Comme en septembre, ils rejettent les 170 millions d’euros d’économies prévues en 2020, équivalant à un gel de leurs recettes après « dix ans de pression tarifaire ».

Coup de sang dans les labos: opposés aux économies prévues dans leur secteur en 2020, les syndicats et les grands groupes de biologie médicale appellent la profession à une « fermeture totale » à partir de ce mardi, et jusqu’à jeudi.

La menace planait depuis la semaine dernière, elle a donc été mise à exécution. « Suite à l’échec du rendez-vous de négociation du 17 octobre avec l’Assurance maladie », six organisations ont « décidé de confirmer l’appel à la fermeture totale des laboratoires », avait indiqué vendredi le Syndicat des biologistes (SDB) sur son site internet. Un appel partagé par les trois autres syndicats représentatifs de la profession (SNMB, SLBC, SJBM), les internes en biologie médicale (FNSIP-BM) et l’association des grands réseaux de laboratoires (APBM).

Tous rejettent les 170 millions d’économies prévues l’an prochain, qui équivalent à un gel de leurs recettes, quand les dépenses de santé sont censées progresser globalement de 2,3%. Un nouveau coup de rabot après « dix ans de pression tarifaire », avec pour conséquence « la casse des laboratoires de proximité », estiment les six organisations dans une pétition. Ce texte a déjà obtenu, selon elles, « plus de 300 000 signatures » lors d’une première « semaine de mobilisation » fin septembre, durant laquelle « plus de 95% des laboratoires » ont fermé leurs portes l’après-midi.

Le coup de semonce n’a donc pas provoqué de changement de cap des pouvoirs publics. « On n’a pas eu de propositions satisfaisantes », a confirmé le président du SDB, François Blanchecotte, faisant état de timides « avancées » équivalant à des hausses de « 0,25% à 0,50% par an ». « Sauf miracle ce weekend », l’épreuve de force aura bien lieu et, chez les biologistes, « tout le monde est aligné », a-t-il prévenu.

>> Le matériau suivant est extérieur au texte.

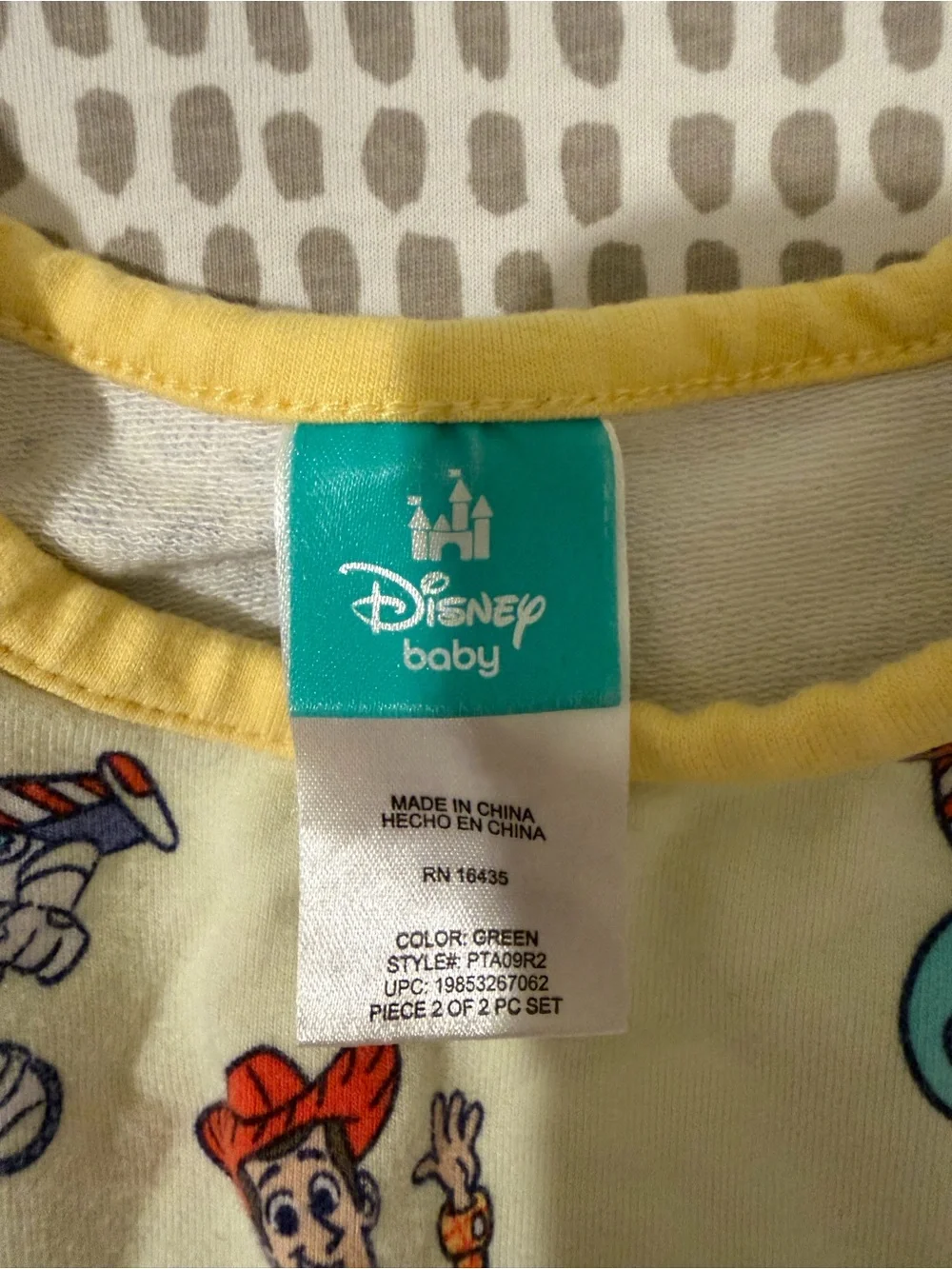 Disney Toy Story Yellow and Gray Baby Onesie Set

De patients mis en difficulté

Seule voix discordante, la CFDT-Santé a dénoncé dans un communiqué « une prise en otage des salariés » et rappelé que les employeurs seraient « tenus de les rémunérer ».

Contactée, l’Assurance maladie a précisé qu’une nouvelle réunion était programmée le 6 novembre « pour présenter de nouvelles propositions ». « On essaie de prendre en compte leurs demandes, la négociation n’est pas terminée », a affirmé son directeur général, Nicolas Revel. « Je ne comprends pas très bien ce mouvement qui va compliquer la vie de centaines de milliers de patients », a-t-il ajouté, soulignant que les relations entre la Sécu et les biologistes font l’objet d’un « protocole triennal, qui n’est pas une contrainte que je leur fixe, mais qu’ils ont eux-mêmes souhaité ».

Du côté du ministère de la Santé, « on regrette toujours quand il y a des fermetures, parce que ce sont les patients qui sont mis en difficulté », a insisté le cabinet d’Agnès Buzyn. Les économies recherchées traduisent cependant « l’objectif d’accroître la pertinence des actes médicaux » et d’éviter ainsi des examens inutiles ou redondants, a justifié l’entourage de la ministre.

Répondant à la crainte d’une disparition de certains laboratoires, le ministère assure au contraire qu’il « veut renforcer leur ancrage local », au travers notamment du plan « Ma Santé 2022 » pour lequel les syndicats de la profession « ont signé un accord » sur les communautés territoriales (CPTS). Un « engagement de proximité » complété par le récent plan urgences, qui s’appuie en partie sur la « biologie délocalisée » hors de l’hôpital, a-t-on expliqué de même source.